--- Data shown ---
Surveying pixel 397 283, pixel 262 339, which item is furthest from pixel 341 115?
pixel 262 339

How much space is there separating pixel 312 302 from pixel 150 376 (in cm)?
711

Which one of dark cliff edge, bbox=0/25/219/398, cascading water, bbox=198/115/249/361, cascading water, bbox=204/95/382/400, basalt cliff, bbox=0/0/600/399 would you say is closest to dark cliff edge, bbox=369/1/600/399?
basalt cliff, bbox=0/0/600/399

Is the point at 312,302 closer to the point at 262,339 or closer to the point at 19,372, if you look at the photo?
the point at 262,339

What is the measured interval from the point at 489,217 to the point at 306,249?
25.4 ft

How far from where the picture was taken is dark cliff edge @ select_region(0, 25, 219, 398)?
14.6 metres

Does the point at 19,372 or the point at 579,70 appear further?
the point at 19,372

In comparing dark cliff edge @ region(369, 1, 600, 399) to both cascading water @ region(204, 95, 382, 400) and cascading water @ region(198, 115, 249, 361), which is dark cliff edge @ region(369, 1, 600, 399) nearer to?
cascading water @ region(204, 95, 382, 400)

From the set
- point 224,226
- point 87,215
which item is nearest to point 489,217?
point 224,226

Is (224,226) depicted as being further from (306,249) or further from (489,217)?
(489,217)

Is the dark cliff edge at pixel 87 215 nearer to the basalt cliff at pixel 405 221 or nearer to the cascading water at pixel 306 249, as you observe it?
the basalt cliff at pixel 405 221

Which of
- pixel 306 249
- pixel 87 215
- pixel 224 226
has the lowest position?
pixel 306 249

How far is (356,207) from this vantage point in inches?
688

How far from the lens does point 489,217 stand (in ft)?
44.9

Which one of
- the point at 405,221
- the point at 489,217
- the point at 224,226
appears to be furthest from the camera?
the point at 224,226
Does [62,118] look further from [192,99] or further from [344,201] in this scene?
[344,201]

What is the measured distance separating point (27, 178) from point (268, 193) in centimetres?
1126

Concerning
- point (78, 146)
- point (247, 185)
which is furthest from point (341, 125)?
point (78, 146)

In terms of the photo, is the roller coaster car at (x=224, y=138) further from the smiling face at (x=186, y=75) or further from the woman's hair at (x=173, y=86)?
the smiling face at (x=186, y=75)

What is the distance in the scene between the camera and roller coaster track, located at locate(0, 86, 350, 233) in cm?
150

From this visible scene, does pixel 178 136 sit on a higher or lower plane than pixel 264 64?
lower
---
> _Exercise description_
Return every line of the listing above word for word, with nothing changed.

> _Solution below_
Surveying pixel 397 283, pixel 262 339, which item is furthest from pixel 341 115?
pixel 262 339

How much space is there separating pixel 312 302 from pixel 150 376 (in cm)?
711

Which one of dark cliff edge, bbox=0/25/219/398, cascading water, bbox=198/115/249/361, cascading water, bbox=204/95/382/400, basalt cliff, bbox=0/0/600/399 would you say is closest to dark cliff edge, bbox=369/1/600/399?
basalt cliff, bbox=0/0/600/399

Is the point at 312,302 closer to the point at 262,339 or closer to the point at 19,372, if you look at the photo?
the point at 262,339

What is the measured interval from the point at 489,217 to the point at 306,249?
25.4 ft

How far from where the picture was taken is dark cliff edge @ select_region(0, 25, 219, 398)?
14.6 metres

Does the point at 19,372 or the point at 579,70 appear further?
the point at 19,372

In comparing dark cliff edge @ region(369, 1, 600, 399) to both cascading water @ region(204, 95, 382, 400) and cascading water @ region(198, 115, 249, 361), which is dark cliff edge @ region(369, 1, 600, 399) nearer to?
cascading water @ region(204, 95, 382, 400)

From the set
- point 224,226
- point 87,215
which item is nearest to point 489,217?
point 224,226

Is (224,226) depicted as being further from (306,249) or further from (489,217)?
(489,217)

Is the dark cliff edge at pixel 87 215 nearer to the basalt cliff at pixel 405 221 or nearer to the cascading water at pixel 306 249, as you observe it?
the basalt cliff at pixel 405 221

Which of
- pixel 306 249
- pixel 87 215
- pixel 224 226
has the lowest position?
pixel 306 249

How far is (356,207) from this vantage point in inches?
688

How far from the lens does point 489,217 stand (in ft)?
44.9

Which one of
- the point at 405,221
- the point at 489,217
- the point at 224,226
appears to be furthest from the camera?
the point at 224,226
Does [62,118] look further from [192,99] or further from [344,201] in this scene?
[344,201]

What is the measured distance separating point (27, 178) from point (268, 193) in centimetres?
1126

Concerning
- point (78, 146)
- point (247, 185)
which is furthest from point (341, 125)?
point (78, 146)

In terms of the photo, is the roller coaster car at (x=224, y=138) further from the smiling face at (x=186, y=75) or further from the woman's hair at (x=173, y=86)?
the smiling face at (x=186, y=75)

What is the distance in the scene between the camera and roller coaster track, located at locate(0, 86, 350, 233) in cm?
150

From this visible scene, does pixel 178 136 sit on a higher or lower plane than pixel 264 64?
lower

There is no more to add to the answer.